The U.S. Energy Information Administration (EIA) recently released its Annual Energy Outlook for 2017 (AEO 2017), which provides projections through 2050. One of the more interesting results from this year’s release is the EIA’s reference case projection of an enormous increase in long-term solar PV capacity in the Southeast.
Utility-scale solar PV capacity in the U.S. has expanded rapidly over the past several years, climbing from 1.6 GW in 2011 to an estimated 19.7 GW by the end of 2016 (rooftop PV capacity has also increased, but this article focuses only on utility-scale installations).
One driver of the utility-scale solar capacity expansion has been the federal Investment Tax Credit (ITC) that provides a one-time tax credit equal to 30% of the total solar project costs. Yet, despite the ITC being available in all states, solar capacity remains heavily concentrated in a few key markets, with nearly 50% of capacity in California alone. Only three states have more than 1 GW of installed solar PV capacity, while 27 states have less than 5 MW.

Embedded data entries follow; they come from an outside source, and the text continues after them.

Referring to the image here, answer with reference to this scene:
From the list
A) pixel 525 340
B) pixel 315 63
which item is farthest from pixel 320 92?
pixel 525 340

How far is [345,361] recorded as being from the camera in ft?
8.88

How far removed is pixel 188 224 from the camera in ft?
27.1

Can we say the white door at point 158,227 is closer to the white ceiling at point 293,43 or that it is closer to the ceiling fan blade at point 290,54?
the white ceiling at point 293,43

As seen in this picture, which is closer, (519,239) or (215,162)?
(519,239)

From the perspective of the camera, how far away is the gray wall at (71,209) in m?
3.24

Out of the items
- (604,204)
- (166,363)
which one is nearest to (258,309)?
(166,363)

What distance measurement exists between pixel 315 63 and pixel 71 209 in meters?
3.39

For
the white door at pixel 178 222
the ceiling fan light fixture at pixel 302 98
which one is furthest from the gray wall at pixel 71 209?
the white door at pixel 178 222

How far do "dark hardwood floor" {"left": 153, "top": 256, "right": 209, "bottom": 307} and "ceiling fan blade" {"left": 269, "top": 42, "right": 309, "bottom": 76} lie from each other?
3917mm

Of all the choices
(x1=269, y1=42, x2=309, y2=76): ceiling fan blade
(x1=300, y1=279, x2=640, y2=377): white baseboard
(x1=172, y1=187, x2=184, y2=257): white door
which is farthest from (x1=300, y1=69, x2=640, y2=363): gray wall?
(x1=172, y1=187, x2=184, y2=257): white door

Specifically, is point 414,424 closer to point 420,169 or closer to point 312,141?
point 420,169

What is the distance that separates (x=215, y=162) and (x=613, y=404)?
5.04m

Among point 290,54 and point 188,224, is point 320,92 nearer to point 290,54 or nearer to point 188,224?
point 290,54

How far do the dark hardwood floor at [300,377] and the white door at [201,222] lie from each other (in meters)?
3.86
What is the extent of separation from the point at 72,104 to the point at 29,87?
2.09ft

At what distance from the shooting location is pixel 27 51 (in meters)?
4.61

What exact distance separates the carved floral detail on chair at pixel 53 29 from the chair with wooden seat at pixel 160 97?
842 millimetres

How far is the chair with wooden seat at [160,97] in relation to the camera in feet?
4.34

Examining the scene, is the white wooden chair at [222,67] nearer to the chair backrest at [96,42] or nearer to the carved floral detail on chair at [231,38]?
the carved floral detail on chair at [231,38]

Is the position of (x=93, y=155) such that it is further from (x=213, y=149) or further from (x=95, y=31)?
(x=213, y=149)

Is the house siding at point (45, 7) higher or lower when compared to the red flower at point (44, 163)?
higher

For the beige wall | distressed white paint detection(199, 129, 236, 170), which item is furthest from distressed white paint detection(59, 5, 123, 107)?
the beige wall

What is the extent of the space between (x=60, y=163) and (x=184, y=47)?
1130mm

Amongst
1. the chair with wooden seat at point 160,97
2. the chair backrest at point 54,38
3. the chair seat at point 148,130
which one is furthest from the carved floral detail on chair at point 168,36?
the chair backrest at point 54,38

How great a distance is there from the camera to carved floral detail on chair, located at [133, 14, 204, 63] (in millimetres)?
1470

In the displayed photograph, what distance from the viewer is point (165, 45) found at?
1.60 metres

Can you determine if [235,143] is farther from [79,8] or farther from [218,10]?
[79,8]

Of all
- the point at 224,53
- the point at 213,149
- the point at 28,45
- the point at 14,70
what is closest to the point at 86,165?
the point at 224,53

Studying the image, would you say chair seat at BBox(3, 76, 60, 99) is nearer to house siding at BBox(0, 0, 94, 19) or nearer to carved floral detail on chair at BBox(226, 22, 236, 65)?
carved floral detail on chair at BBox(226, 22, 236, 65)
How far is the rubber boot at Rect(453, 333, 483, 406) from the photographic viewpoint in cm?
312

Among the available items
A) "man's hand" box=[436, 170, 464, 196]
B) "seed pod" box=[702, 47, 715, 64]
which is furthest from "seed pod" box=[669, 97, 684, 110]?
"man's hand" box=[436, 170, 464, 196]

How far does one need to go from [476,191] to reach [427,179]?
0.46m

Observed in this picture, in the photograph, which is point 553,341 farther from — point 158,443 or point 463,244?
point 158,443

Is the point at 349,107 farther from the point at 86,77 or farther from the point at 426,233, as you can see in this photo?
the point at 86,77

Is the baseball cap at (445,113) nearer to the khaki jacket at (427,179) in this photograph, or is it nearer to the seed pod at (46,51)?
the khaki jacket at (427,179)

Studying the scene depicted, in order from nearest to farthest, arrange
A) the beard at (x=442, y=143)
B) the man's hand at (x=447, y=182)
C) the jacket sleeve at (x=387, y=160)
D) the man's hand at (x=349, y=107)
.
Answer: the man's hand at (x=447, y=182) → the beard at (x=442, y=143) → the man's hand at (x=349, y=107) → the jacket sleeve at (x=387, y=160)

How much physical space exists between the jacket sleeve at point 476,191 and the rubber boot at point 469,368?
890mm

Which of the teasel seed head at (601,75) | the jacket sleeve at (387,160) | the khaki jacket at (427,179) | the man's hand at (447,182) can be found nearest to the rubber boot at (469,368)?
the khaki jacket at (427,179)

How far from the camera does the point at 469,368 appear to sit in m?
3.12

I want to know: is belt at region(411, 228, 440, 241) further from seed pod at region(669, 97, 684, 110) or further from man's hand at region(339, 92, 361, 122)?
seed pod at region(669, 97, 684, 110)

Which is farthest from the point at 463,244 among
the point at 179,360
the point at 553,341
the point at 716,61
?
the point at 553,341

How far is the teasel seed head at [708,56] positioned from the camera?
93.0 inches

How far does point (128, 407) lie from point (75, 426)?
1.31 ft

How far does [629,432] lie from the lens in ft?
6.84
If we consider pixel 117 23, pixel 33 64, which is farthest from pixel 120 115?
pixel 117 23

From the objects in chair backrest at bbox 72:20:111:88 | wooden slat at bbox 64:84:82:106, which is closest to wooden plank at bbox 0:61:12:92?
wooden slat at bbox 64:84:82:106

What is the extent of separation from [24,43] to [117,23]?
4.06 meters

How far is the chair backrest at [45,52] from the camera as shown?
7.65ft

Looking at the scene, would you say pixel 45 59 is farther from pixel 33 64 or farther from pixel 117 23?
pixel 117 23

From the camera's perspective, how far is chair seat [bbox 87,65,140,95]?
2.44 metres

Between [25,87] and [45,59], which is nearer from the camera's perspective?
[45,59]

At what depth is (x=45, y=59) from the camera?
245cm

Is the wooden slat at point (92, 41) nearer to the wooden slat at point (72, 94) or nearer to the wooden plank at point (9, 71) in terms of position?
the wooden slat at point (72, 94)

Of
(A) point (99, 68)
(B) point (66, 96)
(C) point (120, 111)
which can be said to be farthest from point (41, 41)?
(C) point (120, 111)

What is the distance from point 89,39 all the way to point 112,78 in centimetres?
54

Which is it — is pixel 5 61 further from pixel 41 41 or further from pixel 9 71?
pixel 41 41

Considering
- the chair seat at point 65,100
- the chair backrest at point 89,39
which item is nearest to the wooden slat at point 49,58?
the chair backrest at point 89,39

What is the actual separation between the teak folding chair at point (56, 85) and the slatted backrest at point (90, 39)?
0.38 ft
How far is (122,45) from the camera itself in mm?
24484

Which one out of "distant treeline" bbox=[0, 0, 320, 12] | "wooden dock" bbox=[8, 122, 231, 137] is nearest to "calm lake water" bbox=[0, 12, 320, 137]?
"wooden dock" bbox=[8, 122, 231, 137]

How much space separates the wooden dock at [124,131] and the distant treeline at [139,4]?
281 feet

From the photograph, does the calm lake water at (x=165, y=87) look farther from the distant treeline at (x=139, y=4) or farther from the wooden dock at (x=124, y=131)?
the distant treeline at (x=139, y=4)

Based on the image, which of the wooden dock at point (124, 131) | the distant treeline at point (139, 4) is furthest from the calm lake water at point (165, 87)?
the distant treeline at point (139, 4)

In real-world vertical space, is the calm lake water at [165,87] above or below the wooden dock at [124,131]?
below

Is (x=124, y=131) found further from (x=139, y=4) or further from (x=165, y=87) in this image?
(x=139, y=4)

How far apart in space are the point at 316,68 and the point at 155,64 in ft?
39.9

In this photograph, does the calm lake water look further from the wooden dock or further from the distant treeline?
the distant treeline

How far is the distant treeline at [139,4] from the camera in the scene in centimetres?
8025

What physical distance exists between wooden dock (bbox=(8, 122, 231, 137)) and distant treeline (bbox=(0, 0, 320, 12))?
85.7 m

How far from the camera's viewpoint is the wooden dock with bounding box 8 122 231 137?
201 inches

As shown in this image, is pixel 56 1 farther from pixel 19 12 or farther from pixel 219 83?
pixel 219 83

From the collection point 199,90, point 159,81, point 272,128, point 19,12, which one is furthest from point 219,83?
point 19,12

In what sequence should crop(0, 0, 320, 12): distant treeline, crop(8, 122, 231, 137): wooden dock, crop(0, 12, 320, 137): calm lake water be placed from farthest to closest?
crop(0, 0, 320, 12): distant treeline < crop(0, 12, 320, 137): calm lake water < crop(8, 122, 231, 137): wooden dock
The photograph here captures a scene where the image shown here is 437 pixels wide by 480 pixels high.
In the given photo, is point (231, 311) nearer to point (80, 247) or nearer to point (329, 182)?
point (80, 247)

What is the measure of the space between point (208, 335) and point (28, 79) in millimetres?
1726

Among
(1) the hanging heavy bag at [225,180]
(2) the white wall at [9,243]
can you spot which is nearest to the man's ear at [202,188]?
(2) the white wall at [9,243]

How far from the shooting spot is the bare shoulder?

Solar development has been particularly slow to non-existent in the Southeast, a somewhat unexpected outcome given the region’s high quality solar resource. South Carolina, Alabama, Mississippi and Louisiana all have less than 70 MW of installed capacity, while Florida and Georgia have slightly more (261 MW and 914 MW, respectively).
Much of this solar concentration is directly attributable to special state solar incentive programs, most notably state Renewable Portfolio Standards (RPS). Currently, 29 states plus the District of Columbia having binding RPS programs, which require a set amount of retail electricity sales to be supplied by qualifying renewable energy resources.
The Southeast, however, is largely void of RPS programs. The region also offers PURPA “avoided cost” rates that have, thus far, been too low to support new solar PV projects to move forward as Qualifying Facilities (QFs).
In the Southeast, only North Carolina has an RPS, requiring 12.5% of sales to be sourced from renewable energy by 2021. Until 2016, the state also offered a 35% ITC for solar projects, to be used in addition to the federal ITC. As result, North Carolina is the only state in the region with significant solar PV capacity, totaling 2.1 GW as of end-2016. In neighboring states without an RPS or other incentive programs, solar developers have been largely unable to offer PPAs below PURPA-based avoided cost rates.
Given the poor existing solar market conditions in the region, it is somewhat surprising that AEO 2017’s reference case projects that of the 93 GW of new solar PV capacity additions between 2015-2040, 78.4 GW (or 85%) of that capacity will be built in the Southeast. The graphs below show the AEO projections for four of the six southeastern modeling regions.
These results are well above EVA’s long-term projections and indeed, are well above those from EIA’s AEO 2016, as well. Given the magnitude, the numbers merit a closer look.
The most important caveat is that the AEO 2017 reference case incorporates EPA’s Clean Power Plan (CPP), which is now likely to be abandoned. There is little doubt that the CPP spurred a significant portion of the modeled new solar build activity. AEO 2017’s No Carbon case, for example, projects only 58 GW of new solar PV, versus 93 GW in the reference case. No regional breakout was provided for the No Carbon case, but a large chunk of the variance is likely in the Southeast.
Yet beyond the CPP, there are two other drivers of solar PV capacity additions in the region that may persist even without carbon legislation. The first is EIA’s assumption for continued declines in solar PV costs, which are projected to fall from ~$2,100/kw in 2016 (excluding ITC) to $1,500/kw in 2040. If costs do reach that level, solar developers in the Southeast may be able to offer PPAs competitive with other technologies or PURPA avoided cost rates.
The other remaining driver for solar PV growth in the Southeast (especially post-2030) is the projected retirements of nuclear and coal capacity. In AEO 2017, much of this capacity is modeled to be replaced with solar PV. Replacement of a baseload capacity with highly variable solar capacity could present some grid reliability challenges. Further, in a No Carbon case, it is likely that CCGTs will remain a lower cost option than solar PV in the region—unless, solar PV costs fall more dramatically than EIA predicts.
Thus, while solar PV does offer some promise in the sunny Southeast, a closer look at AEO’s reference case projections suggests they are likely overly optimistic.